EXERCISE INSTRUCTIONS:
In the records below, find the line containing "Observing the photo, does"; give it again exactly, along with every line that follows, and nothing else.

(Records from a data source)

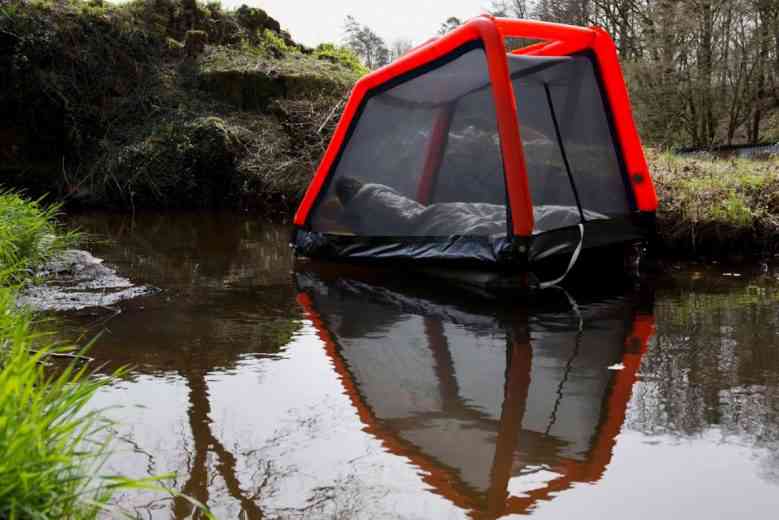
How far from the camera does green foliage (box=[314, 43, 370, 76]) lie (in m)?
11.3

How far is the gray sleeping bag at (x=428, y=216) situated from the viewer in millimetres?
3939

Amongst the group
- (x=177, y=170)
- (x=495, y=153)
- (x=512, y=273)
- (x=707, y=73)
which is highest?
(x=707, y=73)

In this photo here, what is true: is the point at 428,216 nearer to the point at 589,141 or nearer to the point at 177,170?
the point at 589,141

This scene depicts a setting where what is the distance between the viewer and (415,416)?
2.26m

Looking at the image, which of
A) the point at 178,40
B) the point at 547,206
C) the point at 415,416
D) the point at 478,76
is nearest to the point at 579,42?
the point at 478,76

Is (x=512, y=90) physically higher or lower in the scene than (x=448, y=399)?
higher

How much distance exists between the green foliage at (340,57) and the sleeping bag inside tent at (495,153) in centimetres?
661

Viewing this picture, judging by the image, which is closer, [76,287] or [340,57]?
[76,287]

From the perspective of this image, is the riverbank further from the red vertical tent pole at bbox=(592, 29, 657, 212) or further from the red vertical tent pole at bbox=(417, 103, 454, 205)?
the red vertical tent pole at bbox=(592, 29, 657, 212)

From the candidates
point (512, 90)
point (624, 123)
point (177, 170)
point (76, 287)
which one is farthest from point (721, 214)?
point (177, 170)

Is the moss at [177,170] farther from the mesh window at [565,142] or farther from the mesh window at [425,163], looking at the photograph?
the mesh window at [565,142]

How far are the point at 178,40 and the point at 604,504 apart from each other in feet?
33.8

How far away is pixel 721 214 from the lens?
4500 mm

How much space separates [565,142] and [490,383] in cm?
207
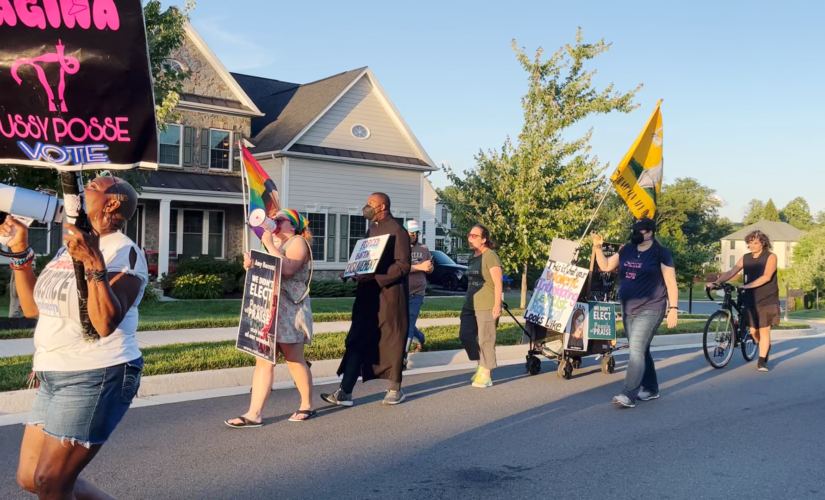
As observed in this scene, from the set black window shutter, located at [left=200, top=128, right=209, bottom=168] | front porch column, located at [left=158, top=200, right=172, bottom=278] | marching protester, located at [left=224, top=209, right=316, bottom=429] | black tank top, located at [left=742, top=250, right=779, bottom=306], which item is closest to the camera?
marching protester, located at [left=224, top=209, right=316, bottom=429]

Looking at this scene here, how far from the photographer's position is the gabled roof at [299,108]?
2467 cm

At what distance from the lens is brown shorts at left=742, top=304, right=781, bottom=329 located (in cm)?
1103

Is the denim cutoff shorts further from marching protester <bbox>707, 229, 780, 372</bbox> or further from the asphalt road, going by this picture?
marching protester <bbox>707, 229, 780, 372</bbox>

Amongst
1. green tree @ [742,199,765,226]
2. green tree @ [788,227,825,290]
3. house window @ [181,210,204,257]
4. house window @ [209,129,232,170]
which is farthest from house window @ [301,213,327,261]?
green tree @ [742,199,765,226]

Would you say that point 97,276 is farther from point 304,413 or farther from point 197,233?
point 197,233

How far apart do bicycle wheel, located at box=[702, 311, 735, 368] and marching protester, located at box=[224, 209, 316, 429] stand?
21.8 ft

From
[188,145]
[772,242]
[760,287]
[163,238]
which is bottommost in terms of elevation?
[760,287]

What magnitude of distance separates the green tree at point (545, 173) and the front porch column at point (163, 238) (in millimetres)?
9746

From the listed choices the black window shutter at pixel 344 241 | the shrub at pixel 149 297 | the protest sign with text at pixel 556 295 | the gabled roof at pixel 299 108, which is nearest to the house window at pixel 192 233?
the gabled roof at pixel 299 108

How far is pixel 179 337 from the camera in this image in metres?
11.5

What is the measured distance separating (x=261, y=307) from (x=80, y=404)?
3.28m

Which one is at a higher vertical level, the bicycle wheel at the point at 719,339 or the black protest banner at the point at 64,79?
the black protest banner at the point at 64,79

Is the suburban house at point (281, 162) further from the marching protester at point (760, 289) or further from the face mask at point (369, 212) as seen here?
the face mask at point (369, 212)

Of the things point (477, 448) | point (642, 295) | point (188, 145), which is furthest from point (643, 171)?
point (188, 145)
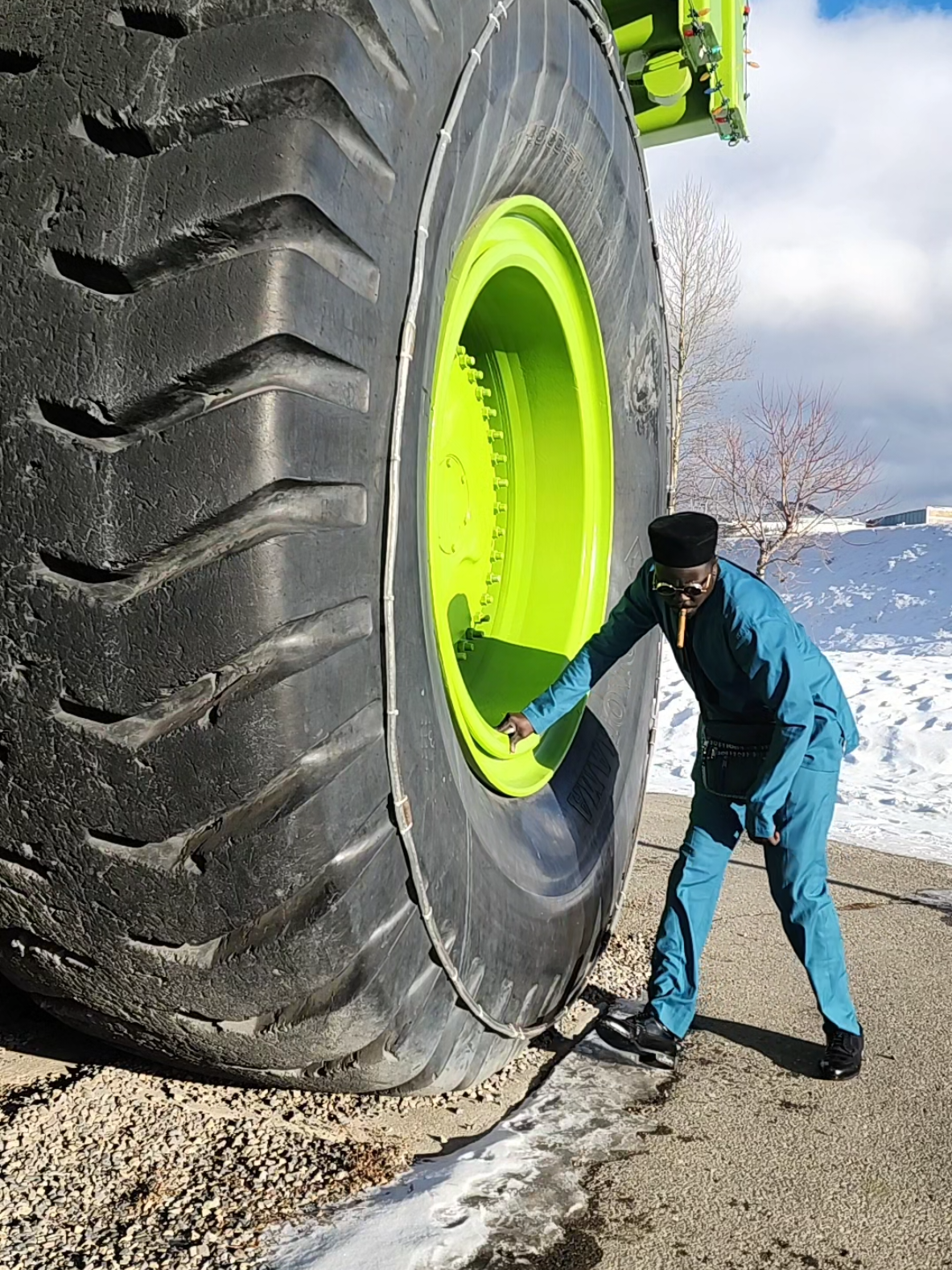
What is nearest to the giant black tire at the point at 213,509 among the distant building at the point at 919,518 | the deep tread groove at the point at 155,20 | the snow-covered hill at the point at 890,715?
the deep tread groove at the point at 155,20

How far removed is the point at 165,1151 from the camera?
180 cm

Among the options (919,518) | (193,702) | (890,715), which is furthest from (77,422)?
(919,518)

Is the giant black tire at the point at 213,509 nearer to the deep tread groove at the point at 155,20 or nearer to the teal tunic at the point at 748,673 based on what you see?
the deep tread groove at the point at 155,20

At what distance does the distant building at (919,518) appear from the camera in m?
30.7

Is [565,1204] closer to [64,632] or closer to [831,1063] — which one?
[831,1063]

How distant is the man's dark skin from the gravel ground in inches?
29.9

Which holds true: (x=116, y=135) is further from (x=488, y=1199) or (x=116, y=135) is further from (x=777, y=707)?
(x=777, y=707)

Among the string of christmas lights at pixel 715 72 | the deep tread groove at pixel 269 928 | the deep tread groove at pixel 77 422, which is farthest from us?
the string of christmas lights at pixel 715 72

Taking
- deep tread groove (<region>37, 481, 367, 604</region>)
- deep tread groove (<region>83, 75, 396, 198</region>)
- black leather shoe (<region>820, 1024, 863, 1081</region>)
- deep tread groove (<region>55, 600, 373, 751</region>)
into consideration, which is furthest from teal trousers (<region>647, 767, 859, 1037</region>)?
deep tread groove (<region>83, 75, 396, 198</region>)

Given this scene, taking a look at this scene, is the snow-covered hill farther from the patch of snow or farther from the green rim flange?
the patch of snow

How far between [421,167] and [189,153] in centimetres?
39

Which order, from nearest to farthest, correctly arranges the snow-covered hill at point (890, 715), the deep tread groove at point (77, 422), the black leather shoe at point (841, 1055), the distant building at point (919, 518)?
the deep tread groove at point (77, 422), the black leather shoe at point (841, 1055), the snow-covered hill at point (890, 715), the distant building at point (919, 518)

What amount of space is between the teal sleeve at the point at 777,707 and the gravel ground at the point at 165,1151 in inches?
34.3

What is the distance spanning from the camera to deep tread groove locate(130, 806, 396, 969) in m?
1.50
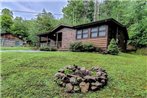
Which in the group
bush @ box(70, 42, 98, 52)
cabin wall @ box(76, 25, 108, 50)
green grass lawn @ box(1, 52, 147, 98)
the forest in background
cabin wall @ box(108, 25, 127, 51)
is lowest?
green grass lawn @ box(1, 52, 147, 98)

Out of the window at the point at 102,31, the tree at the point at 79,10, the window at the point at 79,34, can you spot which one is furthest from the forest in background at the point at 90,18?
the window at the point at 79,34

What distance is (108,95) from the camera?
18.8 feet

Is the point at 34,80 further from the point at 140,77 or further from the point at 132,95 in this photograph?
the point at 140,77

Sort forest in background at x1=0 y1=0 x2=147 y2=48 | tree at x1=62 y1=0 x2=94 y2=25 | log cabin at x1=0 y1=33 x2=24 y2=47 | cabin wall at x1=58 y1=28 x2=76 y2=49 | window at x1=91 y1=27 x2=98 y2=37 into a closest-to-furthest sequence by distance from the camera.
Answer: window at x1=91 y1=27 x2=98 y2=37, cabin wall at x1=58 y1=28 x2=76 y2=49, forest in background at x1=0 y1=0 x2=147 y2=48, log cabin at x1=0 y1=33 x2=24 y2=47, tree at x1=62 y1=0 x2=94 y2=25

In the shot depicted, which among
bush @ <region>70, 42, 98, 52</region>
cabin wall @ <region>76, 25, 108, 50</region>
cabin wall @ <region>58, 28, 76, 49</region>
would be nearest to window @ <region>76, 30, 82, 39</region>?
cabin wall @ <region>58, 28, 76, 49</region>

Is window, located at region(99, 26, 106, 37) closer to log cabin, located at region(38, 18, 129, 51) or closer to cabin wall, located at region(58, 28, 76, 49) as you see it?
log cabin, located at region(38, 18, 129, 51)

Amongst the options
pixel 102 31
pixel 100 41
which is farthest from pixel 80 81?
pixel 102 31

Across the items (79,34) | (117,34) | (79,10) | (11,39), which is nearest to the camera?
(117,34)

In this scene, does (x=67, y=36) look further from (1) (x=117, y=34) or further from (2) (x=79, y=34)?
(1) (x=117, y=34)

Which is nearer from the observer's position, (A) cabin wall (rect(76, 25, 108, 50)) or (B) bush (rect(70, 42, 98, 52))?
(B) bush (rect(70, 42, 98, 52))

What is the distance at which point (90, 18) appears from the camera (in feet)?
140

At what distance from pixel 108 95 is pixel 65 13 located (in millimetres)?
40690

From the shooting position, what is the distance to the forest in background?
77.9ft

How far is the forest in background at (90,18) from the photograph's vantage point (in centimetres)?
2375
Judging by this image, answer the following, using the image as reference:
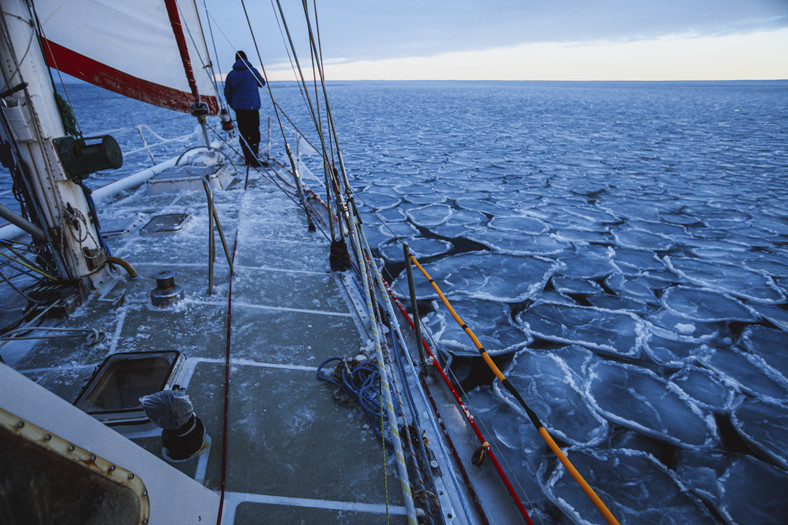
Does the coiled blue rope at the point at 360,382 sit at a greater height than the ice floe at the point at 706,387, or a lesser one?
greater

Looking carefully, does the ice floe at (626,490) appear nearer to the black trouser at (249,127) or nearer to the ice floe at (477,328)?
the ice floe at (477,328)

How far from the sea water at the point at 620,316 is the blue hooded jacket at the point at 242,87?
2.71 meters

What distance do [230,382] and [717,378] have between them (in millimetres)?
3629

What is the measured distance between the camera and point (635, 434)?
2.63 metres

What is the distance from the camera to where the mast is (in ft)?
7.39

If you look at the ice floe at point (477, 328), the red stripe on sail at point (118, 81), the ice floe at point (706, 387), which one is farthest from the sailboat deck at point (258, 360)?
the ice floe at point (706, 387)

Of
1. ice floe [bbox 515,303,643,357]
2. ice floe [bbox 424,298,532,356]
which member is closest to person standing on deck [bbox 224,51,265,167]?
ice floe [bbox 424,298,532,356]

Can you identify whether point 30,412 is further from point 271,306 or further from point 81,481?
point 271,306

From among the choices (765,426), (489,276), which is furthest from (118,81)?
(765,426)

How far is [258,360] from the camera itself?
2.40 meters

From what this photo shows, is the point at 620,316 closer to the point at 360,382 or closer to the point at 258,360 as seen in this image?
the point at 360,382

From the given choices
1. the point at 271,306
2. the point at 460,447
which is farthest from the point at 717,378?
the point at 271,306

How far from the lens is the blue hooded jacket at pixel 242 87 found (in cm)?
634

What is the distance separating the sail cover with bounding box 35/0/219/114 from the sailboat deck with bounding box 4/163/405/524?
2.48m
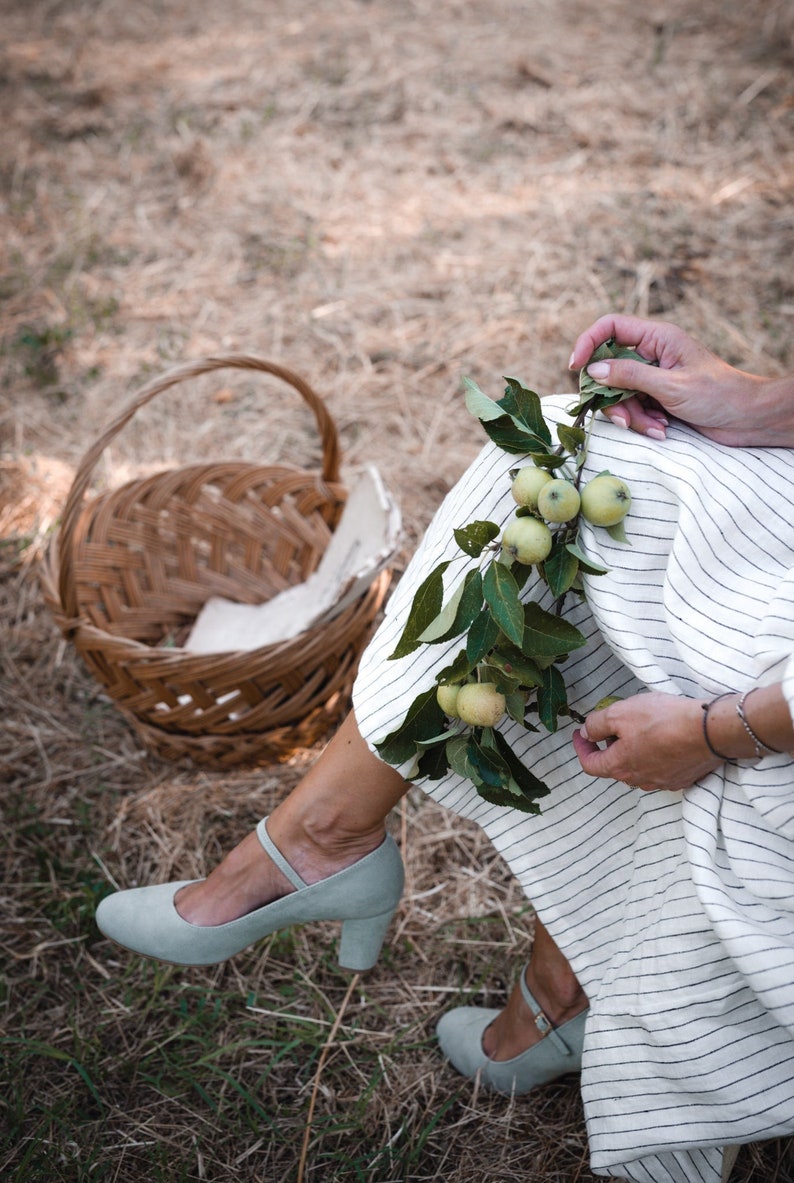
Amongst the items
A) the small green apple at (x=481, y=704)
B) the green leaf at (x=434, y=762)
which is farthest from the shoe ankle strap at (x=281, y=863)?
the small green apple at (x=481, y=704)

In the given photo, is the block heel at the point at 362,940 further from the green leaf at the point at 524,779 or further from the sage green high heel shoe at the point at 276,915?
the green leaf at the point at 524,779

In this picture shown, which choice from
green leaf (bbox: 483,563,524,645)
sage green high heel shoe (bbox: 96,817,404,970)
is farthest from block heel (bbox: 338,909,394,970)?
green leaf (bbox: 483,563,524,645)

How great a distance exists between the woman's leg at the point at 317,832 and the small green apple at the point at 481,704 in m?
0.16

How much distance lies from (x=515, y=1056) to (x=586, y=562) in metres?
0.66

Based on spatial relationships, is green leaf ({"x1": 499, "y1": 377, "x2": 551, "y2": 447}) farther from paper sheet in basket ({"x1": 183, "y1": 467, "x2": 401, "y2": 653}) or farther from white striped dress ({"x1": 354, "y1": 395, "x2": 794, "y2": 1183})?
paper sheet in basket ({"x1": 183, "y1": 467, "x2": 401, "y2": 653})

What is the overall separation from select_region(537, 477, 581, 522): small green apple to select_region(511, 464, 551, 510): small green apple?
0.05 feet

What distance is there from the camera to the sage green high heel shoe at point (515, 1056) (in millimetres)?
1080

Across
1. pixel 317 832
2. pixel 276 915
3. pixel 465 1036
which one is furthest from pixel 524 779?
pixel 465 1036

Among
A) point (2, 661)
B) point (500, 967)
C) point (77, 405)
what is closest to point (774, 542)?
point (500, 967)

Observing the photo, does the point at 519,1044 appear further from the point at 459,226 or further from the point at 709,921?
the point at 459,226

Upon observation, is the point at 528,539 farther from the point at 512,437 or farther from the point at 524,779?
the point at 524,779

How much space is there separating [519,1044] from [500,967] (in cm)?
20

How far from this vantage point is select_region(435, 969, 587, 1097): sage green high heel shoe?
108cm

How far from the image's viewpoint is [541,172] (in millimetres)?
2842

ANSWER:
Observing the photo, does the point at 519,1044 appear further from the point at 459,226 or further from the point at 709,921?
the point at 459,226

Upon observation, is the point at 528,539 farther from the point at 512,437 or farther from the point at 524,779?
the point at 524,779

How much space is there separating [519,1044] from [500,967] (in cm)?
20

How far from this vantage point is select_region(435, 969, 587, 1097): sage green high heel shoe?
108cm

How far from the image's viewpoint is [541,172] (in millimetres)?
2842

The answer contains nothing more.